Hierzu ist noch zu bemerken, daß es unmöglich war, nach dem Täter zu schießen, da sein Stand so war, daß er wohl uns, wir aber nicht ihn sehen konnten.
Dem Kam. Stresow ist absolut kein Leichtsinn nachzusagen; er hat so gehandelt, wie ein alter preußischer Beamter handeln mußte. Die Teilnahme an seiner Beerdigung war so groß, daß die Straßen die Menschenmenge kaum fassen konnte. Alle, die nur etwas Zeit hatten, haben sich dem Zuge zum Friedhof angeschlossen. Eins hat uns Ldj.-Beamte stark befremdet, daß es der Reg.- und Landj.-Rat nicht für nötig befunden hat, an der Beerdigung teilzunehmen. Die Ldj.-Beamten waren über sein Nichterscheinen stark erregt. Die Nachricht über den Tod des Ldjm. Stresow hatte der Herr Landrat am selben Tage der Regierung telephonisch und auch schriftlich mitgeteilt.

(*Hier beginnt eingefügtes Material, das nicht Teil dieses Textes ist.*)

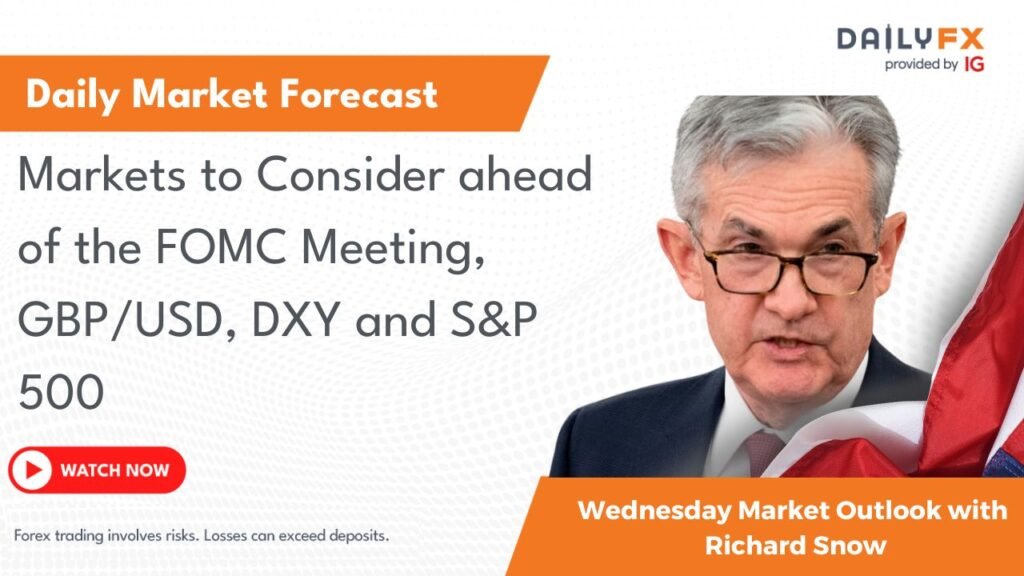 DAILYFX
provided by IG

Daily Market Forecast

Markets to Consider ahead of the FOMC Meeting, GBP/USD, DXY and S&P 500

WATCH NOW

Forex trading involves risks. Losses can exceed deposits.

Wednesday Market Outlook with Richard Snow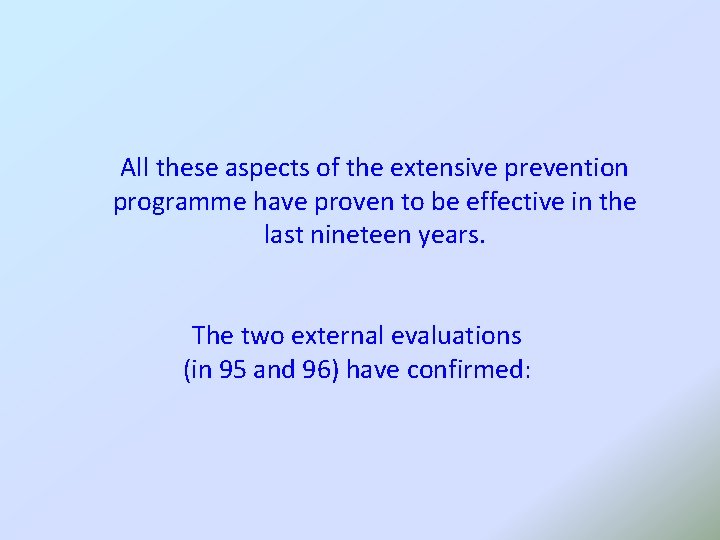 All these aspects of the extensive prevention programme have proven to be effective in the last nineteen years.

The two external evaluations (in 95 and 96) have confirmed:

Kam. OL. Belling leidet zurzeit sehr an seinem Arm, da die Knochen zersplittert sind; dagegen ist Kam. Schlasske bereits auf dem Posten, wenn auch nicht dienstfähig. Er hat keinen Bauchschuß, wie erst angenommen wurde, sondern der Schuß ging zwischen den Rippen hindurch, ohne edlere innere Organe zu verletzen.

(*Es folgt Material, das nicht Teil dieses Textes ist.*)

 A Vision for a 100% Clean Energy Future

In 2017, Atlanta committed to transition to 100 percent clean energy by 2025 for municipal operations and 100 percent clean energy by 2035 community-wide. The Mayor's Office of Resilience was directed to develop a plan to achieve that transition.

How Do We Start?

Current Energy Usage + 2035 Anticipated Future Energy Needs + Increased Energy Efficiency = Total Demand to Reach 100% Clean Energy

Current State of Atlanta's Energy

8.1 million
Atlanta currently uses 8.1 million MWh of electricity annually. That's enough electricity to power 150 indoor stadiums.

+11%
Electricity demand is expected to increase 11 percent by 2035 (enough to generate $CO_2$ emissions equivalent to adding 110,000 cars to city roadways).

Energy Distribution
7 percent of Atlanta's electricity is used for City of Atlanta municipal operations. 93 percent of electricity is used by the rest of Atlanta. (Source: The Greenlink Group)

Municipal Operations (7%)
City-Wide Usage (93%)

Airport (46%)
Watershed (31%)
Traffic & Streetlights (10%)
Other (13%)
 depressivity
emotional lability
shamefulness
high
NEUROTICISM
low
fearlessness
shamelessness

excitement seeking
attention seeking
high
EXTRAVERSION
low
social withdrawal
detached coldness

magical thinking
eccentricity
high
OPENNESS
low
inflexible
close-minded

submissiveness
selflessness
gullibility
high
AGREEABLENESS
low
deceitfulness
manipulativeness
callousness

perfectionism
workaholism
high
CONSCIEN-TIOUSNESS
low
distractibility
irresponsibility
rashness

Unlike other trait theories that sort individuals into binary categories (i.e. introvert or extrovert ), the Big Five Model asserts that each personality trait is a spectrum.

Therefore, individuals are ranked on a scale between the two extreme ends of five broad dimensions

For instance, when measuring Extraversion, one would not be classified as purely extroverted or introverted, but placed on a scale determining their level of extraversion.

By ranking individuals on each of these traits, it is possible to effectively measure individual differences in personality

Besonderer Dank gebührt noch den Polizeibeamten mit ihrem Kommissar Droste aus Schwiebus, da sie auf die Nachricht vom Tode des Kam. Stresow hin sofort mit Waffen ausgerüstet zum Tatort eilten und dort die bereits anwesenden Ldj.-Beamten tatkräftig unterstützten.